The horticulture officials said banana (Musa sp.) is the second most important fruit crop in India next to mango.

Biswabrata Goswami | KRISHNAGAR |

Cyclone Amphan has dealt a crushing blow to Bengal’s fruit and flower cultivators, especially mango and banana growers, as they are confronted huge losses from the widespread damage it caused to orchards and fruits ripe for its seasonal harvest.

According to reports from the Horticulture department, banana is an important cash crop in West Bengal. Around 70 per cent production comes from Nadia and the cyclone has ravaged banana orchards grown in 6.5 thousand hectare in Nadia only.

Around 90,000 families have been affected so far, said a district horticulture officer.
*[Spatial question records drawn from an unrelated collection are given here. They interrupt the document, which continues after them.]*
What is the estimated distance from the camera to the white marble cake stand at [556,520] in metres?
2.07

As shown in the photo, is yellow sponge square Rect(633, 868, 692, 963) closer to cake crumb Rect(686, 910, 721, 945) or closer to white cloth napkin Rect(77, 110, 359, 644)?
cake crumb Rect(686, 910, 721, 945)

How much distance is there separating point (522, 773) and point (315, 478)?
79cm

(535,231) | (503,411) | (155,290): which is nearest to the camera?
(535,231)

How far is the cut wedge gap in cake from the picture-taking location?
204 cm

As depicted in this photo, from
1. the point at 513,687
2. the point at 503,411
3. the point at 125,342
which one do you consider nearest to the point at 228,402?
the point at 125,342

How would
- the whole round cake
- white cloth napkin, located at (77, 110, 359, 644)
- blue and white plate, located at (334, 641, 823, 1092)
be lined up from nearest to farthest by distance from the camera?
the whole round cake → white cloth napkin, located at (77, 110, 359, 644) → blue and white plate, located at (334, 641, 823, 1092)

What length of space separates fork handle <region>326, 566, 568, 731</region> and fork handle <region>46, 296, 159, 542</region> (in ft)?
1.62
Tissue culture banana is being cultivated over an approximate area of 700 hectares in Murshidabad and Nadia districts as part of the new project since last year, but most orchards have been ruined due to the impact of Amphan, an official said.
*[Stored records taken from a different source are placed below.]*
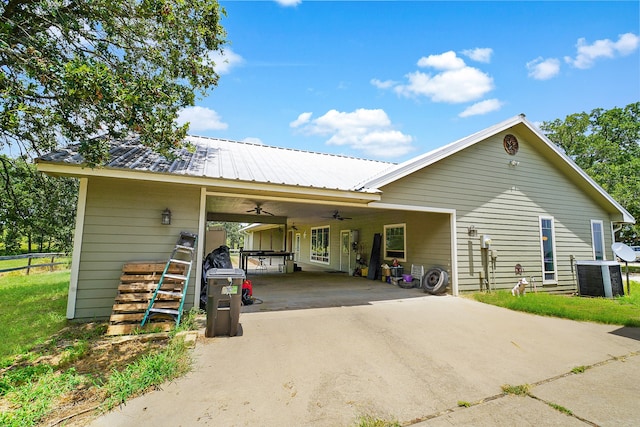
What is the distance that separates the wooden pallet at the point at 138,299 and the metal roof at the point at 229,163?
1.74 m

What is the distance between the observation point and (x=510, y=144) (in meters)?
8.91

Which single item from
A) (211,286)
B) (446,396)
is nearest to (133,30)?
(211,286)

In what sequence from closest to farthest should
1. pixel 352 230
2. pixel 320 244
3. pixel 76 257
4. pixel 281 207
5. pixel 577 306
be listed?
pixel 76 257, pixel 577 306, pixel 281 207, pixel 352 230, pixel 320 244

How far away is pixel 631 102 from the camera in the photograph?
77.7ft

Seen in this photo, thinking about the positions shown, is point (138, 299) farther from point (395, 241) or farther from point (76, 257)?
point (395, 241)

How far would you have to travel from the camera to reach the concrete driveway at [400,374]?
2541mm

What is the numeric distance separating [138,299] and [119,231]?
1363 millimetres

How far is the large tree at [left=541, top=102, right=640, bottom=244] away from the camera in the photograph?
2025 cm

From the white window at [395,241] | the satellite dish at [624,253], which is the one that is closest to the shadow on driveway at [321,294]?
the white window at [395,241]

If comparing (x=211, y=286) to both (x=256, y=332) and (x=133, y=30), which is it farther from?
(x=133, y=30)

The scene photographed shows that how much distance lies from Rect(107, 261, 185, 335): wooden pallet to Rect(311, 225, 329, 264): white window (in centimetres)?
1085

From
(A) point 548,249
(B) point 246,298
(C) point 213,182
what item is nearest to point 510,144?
(A) point 548,249

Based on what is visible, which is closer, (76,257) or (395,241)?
(76,257)

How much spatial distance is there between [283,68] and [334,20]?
81.1 inches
The horticulture officials said banana (Musa sp.) is the second most important fruit crop in India next to mango.

Its year round availability, affordability, varietal range, taste, nutritive and medicinal value makes it the favourite fruit among all classes of people. It also has good export potential.

For mango growers in Nadia, Murshidabad and Malda districts of Bengal are no different as the unfavourable climatic conditions coupled with lockdown had already led to severe losses.

“The mango production sustained severe damage due to unseasonal rains and hailstorms during FebruaryMarch, this year when the flowers were sprouting. As a result, 70 per cent of the crop got destroyed. The cyclone has finished whatever little was left. The financial crisis would have a long-term impact as it might deter farmers from mango cultivation next year. We fear that around 38,000 tonnes of mangoes have been destroyed in the cyclone,” said Basudev Biswas, a mango wholesaler at Majdiya.

In Nadia, mangoes are grown in around 10.5 thousand hectares while Malda produces around 500,000 tonnes of mangoes every year with around 4 lakh people dependent on the mango trade.

This apart, flower cultivation in the state has also been severely affected by the storm. In East Midnapore, flower beds in around 6.95 thousand hectare have been completely destroyed while in Nadia, flower cultivation on 3.75 thousand hectare has been grossly affected. In two districts, more than 1.5 lakh families have been affected, a horticulture officer said.

The cyclone barreled through the coastal blocks in East Midnapore before hurtling towards Bangladesh, has wreaked havoc across the coastal districts and left a trail of destruction as it moved inland at night generating severe strong winds and heavy rainfall.